* _FRAGMENTO DE TEXTO_
___

Precisamente por eso, la Iglesia está convencida de la urgencia de un
nuevo anuncio de Jesucristo, el primer y principal factor del
desarrollo integral de los pueblos, y también de la paz. En efecto,
Jesús es nuestra paz, nuestra justicia, nuestra reconciliación (cf. Ef 2,14; 2Co
5,18). El que trabaja por la paz, según la bienaventuranza de Jesús, es
aquel que busca el bien del otro, el bien total del alma y el cuerpo,
hoy y mañana.
A partir de esta enseñanza se puede deducir que toda persona y toda
comunidad –religiosa, civil, educativa y cultural– está llamada a
trabajar por la paz. La paz es principalmente la realización del bien
común de las diversas sociedades, primarias e intermedias, nacionales,
internacionales y de alcance mundial. Precisamente por esta razón se
puede afirmar que las vías para construir el bien común son también las
vías a seguir para obtener la paz.
Los que trabajan por la paz son quienes aman, defienden
y promueven la vida en su integridad
y promueven la vida en su integridad
4. El camino para la realización del bien común y de la paz pasa ante
todo por el respeto de la vida humana, considerada en sus múltiples
aspectos, desde su concepción, en su desarrollo y hasta su fin natural.
Auténticos trabajadores por la paz son, entonces, los que aman,
defienden y promueven la vida humana en todas sus dimensiones: personal,
comunitaria y transcendente. La vida en plenitud es el culmen de la
paz. Quien quiere la paz no puede tolerar atentados y delitos contra la
vida.
Quienes no aprecian suficientemente el valor de la vida humana y, en
consecuencia, sostienen por ejemplo la liberación del aborto, tal vez no
se dan cuenta que, de este modo, proponen la búsqueda de una paz
ilusoria. La huida de las responsabilidades, que envilece a la persona
humana, y mucho más la muerte de un ser inerme e inocente, nunca podrán
traer felicidad o paz. En efecto, ¿cómo es posible pretender conseguir
la paz, el desarrollo integral de los pueblos o la misma salvaguardia
del ambiente, sin que sea tutelado el derecho a la vida de los más
débiles, empezando por los que aún no han nacido? Cada agresión a la
vida, especialmente en su origen, provoca inevitablemente daños
irreparables al desarrollo, a la paz, al ambiente. Tampoco es justo
codificar de manera subrepticia falsos derechos o libertades, que,
basados en una visión reductiva y relativista del ser humano, y mediante
el uso hábil de expresiones ambiguas encaminadas a favorecer un
pretendido derecho al aborto y a la eutanasia, amenazan el derecho
fundamental a la vida.

___

* _FILAS ALMACENADAS_
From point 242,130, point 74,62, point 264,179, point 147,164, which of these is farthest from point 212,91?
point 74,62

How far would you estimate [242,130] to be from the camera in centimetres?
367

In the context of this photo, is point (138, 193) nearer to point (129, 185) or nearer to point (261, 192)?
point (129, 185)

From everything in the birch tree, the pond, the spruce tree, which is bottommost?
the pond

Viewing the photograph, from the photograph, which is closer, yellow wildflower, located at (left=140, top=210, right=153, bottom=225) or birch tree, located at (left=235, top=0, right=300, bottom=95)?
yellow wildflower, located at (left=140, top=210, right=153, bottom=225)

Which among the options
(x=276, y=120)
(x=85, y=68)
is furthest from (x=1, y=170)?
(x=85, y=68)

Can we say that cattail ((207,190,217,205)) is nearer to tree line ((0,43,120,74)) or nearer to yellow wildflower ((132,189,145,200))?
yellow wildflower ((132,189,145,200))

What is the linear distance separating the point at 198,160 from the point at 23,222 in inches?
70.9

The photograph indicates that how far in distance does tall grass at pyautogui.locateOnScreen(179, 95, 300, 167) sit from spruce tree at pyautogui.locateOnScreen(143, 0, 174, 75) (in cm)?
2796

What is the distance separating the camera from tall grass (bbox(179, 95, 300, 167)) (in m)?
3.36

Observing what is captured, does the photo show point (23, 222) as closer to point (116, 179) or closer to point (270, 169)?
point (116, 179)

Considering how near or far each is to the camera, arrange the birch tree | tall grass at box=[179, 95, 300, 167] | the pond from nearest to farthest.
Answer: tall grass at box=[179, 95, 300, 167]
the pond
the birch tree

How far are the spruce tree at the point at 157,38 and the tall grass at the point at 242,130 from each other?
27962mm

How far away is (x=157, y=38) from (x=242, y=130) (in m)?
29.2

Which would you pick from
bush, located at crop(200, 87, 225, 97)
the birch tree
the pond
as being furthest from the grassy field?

___

* _OBJETIVOS_
1. Reescribe el fragmento sobre la paz desde "Precisamente por eso, la" hasta "hoy y mañana.", cambiando "Iglesia" por "comunidad de creyentes".
2. Prosigue el fragmento sobre la paz a partir de su última frase.

* _RESPUESTAS DEL EJERCICIO_
1.
Precisamente por eso, la comunidad de creyentes está convencida de la urgencia de un
nuevo anuncio de Jesucristo, el primer y principal factor del
desarrollo integral de los pueblos, y también de la paz. En efecto,
Jesús es nuestra paz, nuestra justicia, nuestra reconciliación (cf. Ef 2,14; 2Co
5,18). El que trabaja por la paz, según la bienaventuranza de Jesús, es
aquel que busca el bien del otro, el bien total del alma y el cuerpo,
hoy y mañana.

2.
También la estructura natural del matrimonio debe ser reconocida y
promovida como la unión de un hombre y una mujer, frente a los intentos
de equipararla desde un punto de vista jurídico con formas radicalmente
distintas de unión que, en realidad, dañan y contribuyen a su
desestabilización, oscureciendo su carácter particular y su papel
insustituible en la sociedad.
Estos principios no son verdades de fe, ni una mera derivación del
derecho a la libertad religiosa. Están inscritos en la misma naturaleza
humana, se pueden conocer por la razón, y por tanto son comunes a toda
la humanidad. La acción de la Iglesia al promoverlos no tiene un
carácter confesional, sino que se dirige a todas las personas,
prescindiendo de su afiliación religiosa. Esta acción se hace tanto más
necesaria cuanto más se niegan o no se comprenden estos principios, lo
que es una ofensa a la verdad de la persona humana, una herida grave
inflingida a la justicia y a la paz.
Por tanto, constituye también una importante cooperación a la paz el
reconocimiento del derecho al uso del principio de la objeción de
conciencia con respecto a leyes y medidas gubernativas que atentan
contra la dignidad humana, como el aborto y la eutanasia, por parte de
los ordenamientos jurídicos y la administración de la justicia.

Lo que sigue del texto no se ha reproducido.